Yea just tried piping, it works:

``` smolvm machine exec --name m1 -- wget -qO- https://example.com/data.csv \ | smolvm machine exec --name m2 -i -- python3 process.py ```

bch 5 hours ago

see too[0][1] for projects of a similar* vein, incl historical account.

*yes, FreeBSD is specifically developed against Firecracker which is specifically avoided w "Smol machines", but interesting nonetheless

[0] https://github.com/NetBSDfr/smolBSD

[1] https://www.usenix.org/publications/loginonline/freebsd-fire...

binsquare 4 hours ago

that was one of my inspirations but I don't think they went far enough in innovation.

microvm space is still underserved.

bch 4 hours ago

> that was one of my inspirations

Colins FreeBSD work or Emiles NetBSD work?

binsquare an hour ago

rkagerer 2 hours ago

I see you support Linux and MacOS hosts. Any Windows support planned?

parasitid 3 hours ago

hi! congrats for your work that's really nice.

question: why do you report that qemu is 15s<x<30s? for instance with katacontainers, you can run fast microvms, and even faster with unikernels. what was your setup?
= = = = =
* QUESTIONS ON THE MATERIAL
• A. According to rkagerer in the smolvm thread, which host operating systems does the project support?
• B. List every distinct username shown in the smolvm thread.
• C. Proceed with the smolvm thread, starting after its last comment.
The records are not needed for the tasks that accompany them.
= = = = =
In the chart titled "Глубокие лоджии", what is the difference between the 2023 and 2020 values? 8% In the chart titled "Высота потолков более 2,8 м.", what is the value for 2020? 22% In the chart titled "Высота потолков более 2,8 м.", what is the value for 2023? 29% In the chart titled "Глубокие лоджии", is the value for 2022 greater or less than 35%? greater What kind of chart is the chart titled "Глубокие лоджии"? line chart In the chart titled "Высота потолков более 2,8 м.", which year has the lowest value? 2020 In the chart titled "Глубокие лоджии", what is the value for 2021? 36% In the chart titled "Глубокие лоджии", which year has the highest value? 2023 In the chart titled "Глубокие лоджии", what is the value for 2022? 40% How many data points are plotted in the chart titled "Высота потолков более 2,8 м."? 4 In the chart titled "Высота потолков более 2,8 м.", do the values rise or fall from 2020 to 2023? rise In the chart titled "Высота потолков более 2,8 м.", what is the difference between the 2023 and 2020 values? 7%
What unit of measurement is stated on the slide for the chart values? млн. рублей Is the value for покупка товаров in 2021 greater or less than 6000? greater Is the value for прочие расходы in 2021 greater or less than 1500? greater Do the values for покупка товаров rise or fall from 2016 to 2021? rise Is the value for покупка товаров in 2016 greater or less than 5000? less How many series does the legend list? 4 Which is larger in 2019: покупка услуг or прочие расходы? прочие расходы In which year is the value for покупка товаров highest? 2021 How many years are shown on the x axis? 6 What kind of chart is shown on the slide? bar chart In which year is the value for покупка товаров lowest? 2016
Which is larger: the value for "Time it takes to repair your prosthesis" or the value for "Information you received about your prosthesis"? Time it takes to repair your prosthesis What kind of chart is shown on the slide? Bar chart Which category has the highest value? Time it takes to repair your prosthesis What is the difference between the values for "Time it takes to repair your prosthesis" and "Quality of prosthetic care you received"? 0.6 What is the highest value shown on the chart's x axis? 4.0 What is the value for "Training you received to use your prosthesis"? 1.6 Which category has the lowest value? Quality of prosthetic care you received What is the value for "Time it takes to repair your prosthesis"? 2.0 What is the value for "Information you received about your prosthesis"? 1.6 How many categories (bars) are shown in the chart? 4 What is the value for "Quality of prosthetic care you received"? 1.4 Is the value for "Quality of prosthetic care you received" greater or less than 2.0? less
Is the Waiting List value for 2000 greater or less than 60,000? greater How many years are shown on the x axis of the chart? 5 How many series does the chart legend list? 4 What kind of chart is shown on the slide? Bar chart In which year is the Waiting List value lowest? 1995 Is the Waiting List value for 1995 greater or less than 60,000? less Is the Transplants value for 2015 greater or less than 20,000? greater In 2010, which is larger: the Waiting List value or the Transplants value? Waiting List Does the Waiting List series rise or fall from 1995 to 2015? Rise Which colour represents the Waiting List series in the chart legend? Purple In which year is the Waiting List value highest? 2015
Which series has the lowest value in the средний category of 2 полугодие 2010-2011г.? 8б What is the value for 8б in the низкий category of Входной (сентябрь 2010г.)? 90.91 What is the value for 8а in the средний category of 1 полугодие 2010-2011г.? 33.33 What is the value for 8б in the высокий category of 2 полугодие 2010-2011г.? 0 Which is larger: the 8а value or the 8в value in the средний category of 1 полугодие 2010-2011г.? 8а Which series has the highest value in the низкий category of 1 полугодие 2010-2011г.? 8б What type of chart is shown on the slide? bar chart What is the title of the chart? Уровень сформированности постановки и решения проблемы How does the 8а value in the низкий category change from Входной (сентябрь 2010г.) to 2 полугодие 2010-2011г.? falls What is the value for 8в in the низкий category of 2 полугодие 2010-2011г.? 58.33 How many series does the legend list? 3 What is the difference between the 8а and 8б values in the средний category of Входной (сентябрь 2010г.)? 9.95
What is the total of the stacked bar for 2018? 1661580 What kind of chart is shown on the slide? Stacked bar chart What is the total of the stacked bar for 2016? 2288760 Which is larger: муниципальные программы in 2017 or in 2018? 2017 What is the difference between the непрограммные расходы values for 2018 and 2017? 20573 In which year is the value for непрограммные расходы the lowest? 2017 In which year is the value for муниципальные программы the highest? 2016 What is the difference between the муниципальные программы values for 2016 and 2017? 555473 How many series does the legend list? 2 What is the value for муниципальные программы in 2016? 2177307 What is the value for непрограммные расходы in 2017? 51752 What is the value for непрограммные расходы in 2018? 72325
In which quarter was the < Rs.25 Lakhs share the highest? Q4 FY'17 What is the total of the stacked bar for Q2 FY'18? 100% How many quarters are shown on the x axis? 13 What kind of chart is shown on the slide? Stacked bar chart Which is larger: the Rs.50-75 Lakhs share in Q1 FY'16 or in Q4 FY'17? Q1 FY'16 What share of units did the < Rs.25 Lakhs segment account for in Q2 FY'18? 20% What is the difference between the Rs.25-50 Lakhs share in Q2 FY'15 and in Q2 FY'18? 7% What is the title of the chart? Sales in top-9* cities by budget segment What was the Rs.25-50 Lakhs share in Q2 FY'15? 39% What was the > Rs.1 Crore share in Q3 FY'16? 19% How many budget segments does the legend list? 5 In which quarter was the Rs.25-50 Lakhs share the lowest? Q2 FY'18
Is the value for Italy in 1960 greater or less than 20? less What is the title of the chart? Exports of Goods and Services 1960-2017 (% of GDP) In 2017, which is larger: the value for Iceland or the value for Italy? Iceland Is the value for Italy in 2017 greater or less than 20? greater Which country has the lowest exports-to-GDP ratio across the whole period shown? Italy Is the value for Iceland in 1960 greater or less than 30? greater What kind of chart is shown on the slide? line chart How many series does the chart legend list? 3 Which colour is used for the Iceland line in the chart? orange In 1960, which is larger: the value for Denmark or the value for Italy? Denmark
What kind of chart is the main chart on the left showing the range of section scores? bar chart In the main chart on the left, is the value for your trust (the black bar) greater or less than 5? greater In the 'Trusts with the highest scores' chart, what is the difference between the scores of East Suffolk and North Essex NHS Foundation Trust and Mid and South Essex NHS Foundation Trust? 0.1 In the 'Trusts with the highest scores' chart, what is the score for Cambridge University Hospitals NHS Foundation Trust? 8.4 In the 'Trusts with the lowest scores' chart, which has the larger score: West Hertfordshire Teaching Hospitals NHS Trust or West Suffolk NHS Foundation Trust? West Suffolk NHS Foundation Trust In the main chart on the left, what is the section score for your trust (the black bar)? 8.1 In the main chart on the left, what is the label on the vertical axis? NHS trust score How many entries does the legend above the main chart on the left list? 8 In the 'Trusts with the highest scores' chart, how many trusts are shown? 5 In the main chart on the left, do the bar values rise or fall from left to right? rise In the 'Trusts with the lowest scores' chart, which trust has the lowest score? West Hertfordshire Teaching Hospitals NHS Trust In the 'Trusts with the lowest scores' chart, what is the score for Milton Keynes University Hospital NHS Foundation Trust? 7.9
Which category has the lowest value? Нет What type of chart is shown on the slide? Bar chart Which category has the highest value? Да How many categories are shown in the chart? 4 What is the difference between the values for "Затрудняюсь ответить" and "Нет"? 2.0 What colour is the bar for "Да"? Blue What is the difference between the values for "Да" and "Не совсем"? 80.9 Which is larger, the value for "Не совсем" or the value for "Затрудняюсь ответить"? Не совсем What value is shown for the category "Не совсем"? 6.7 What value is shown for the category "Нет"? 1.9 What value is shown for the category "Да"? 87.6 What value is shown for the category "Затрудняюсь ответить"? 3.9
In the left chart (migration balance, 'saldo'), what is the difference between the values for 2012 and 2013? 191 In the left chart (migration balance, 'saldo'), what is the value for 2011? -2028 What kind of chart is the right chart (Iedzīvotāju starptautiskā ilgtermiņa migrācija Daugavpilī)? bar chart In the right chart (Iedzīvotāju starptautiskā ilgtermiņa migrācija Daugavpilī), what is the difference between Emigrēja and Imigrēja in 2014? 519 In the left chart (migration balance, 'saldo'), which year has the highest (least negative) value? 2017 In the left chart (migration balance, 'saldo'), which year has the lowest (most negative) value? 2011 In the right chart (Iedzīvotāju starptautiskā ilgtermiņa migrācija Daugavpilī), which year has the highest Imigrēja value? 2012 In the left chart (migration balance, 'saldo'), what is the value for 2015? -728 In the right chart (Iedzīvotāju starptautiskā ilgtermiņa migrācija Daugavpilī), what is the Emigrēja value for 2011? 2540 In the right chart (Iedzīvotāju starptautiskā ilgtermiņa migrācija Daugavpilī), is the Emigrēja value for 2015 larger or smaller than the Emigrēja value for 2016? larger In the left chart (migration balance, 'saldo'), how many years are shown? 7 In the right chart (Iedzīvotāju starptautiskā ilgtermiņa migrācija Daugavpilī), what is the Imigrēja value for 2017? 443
= = = = =
* RESPONSES TO THE TASKS
• A. Linux and MacOS.

• B. bch, binsquare, rkagerer, parasitid

• C.
thanks a lot

nonameiguess 4 hours ago

What are you actually doing on top of libkrun? Providing really small machine images that boot quickly? If I run the smolvm run --image alpine example, what is "alpine?" Where is that image coming from? Does this have some built-in default registry of machine images it pulls from? Does it need an Internet connection that allows outbound access to wherever this registry runs? Is it one of a default set of pre-built images that comes with the software itself and is stored on my own filesystem? Where are the builds for these images? Where do these machine images end up? ~/.local/share/smolvm/?

binsquare 2 hours ago

i run a custom fork of libkrun, libkrunfw (linux kernel), etc etc: https://github.com/orgs/smol-machines/repositories

Got a lot of questions on how I spin up linux VM's so quickly

Explanation is pretty straight forward.

Linux was built in the 90s. Hardware improved more than a 1000x. Linux virtual machine startup times stayed relatively the same.

Turns out we kept adding junk to the linux kernel + bootup operations.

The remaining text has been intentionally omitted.